- **Saved data entries**

================================

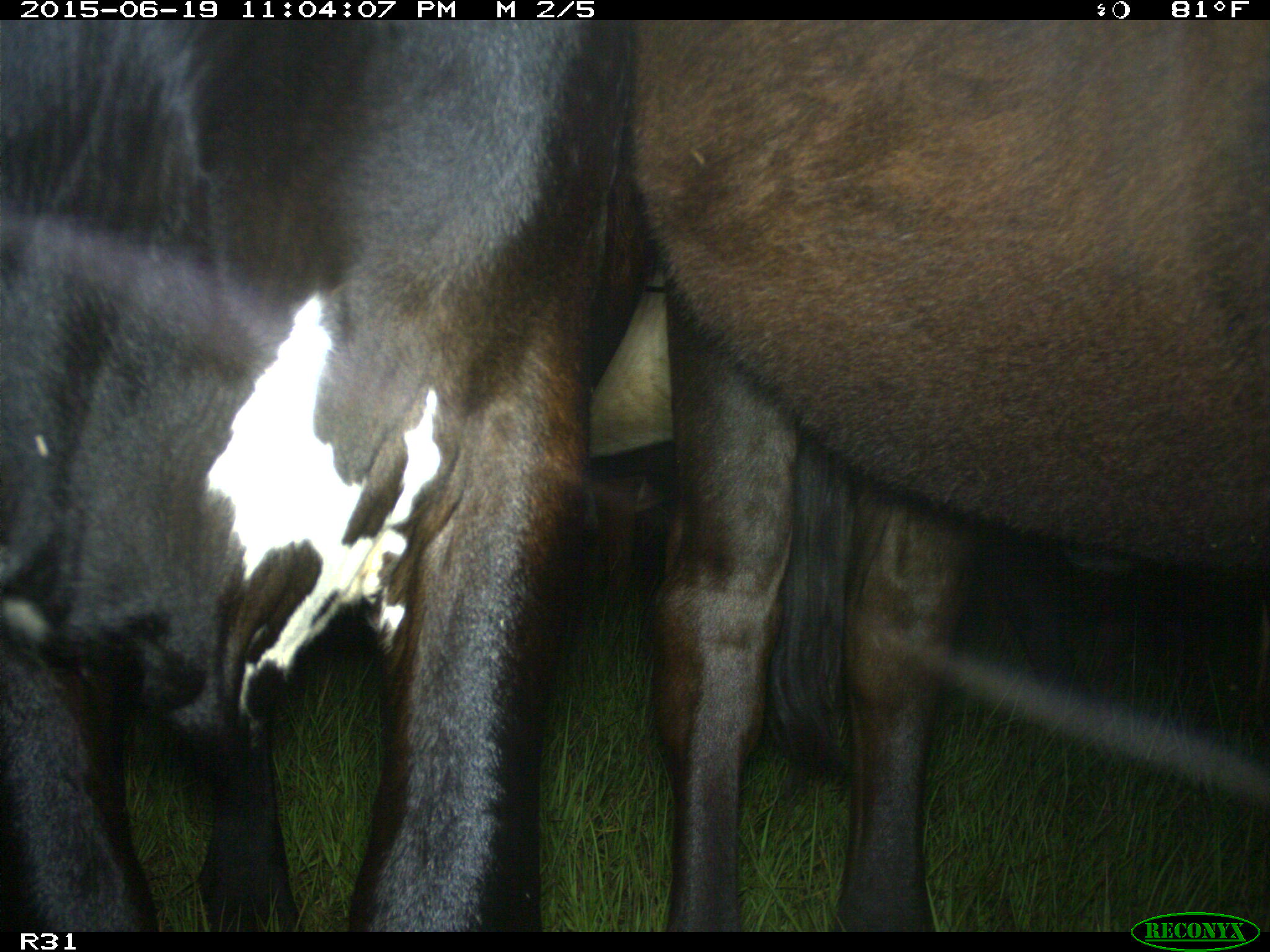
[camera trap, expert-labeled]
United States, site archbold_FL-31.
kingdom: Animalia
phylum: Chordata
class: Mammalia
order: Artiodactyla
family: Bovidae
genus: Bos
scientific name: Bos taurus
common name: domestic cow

================================

- **TASK ITEM**
I need exact copies of the lines from the one holding "order: Artiodactyla" through the end of the records above, and nothing beyond them.

- **WRITTEN RESPONSE**
order: Artiodactyla
family: Bovidae
genus: Bos
scientific name: Bos taurus
common name: domestic cow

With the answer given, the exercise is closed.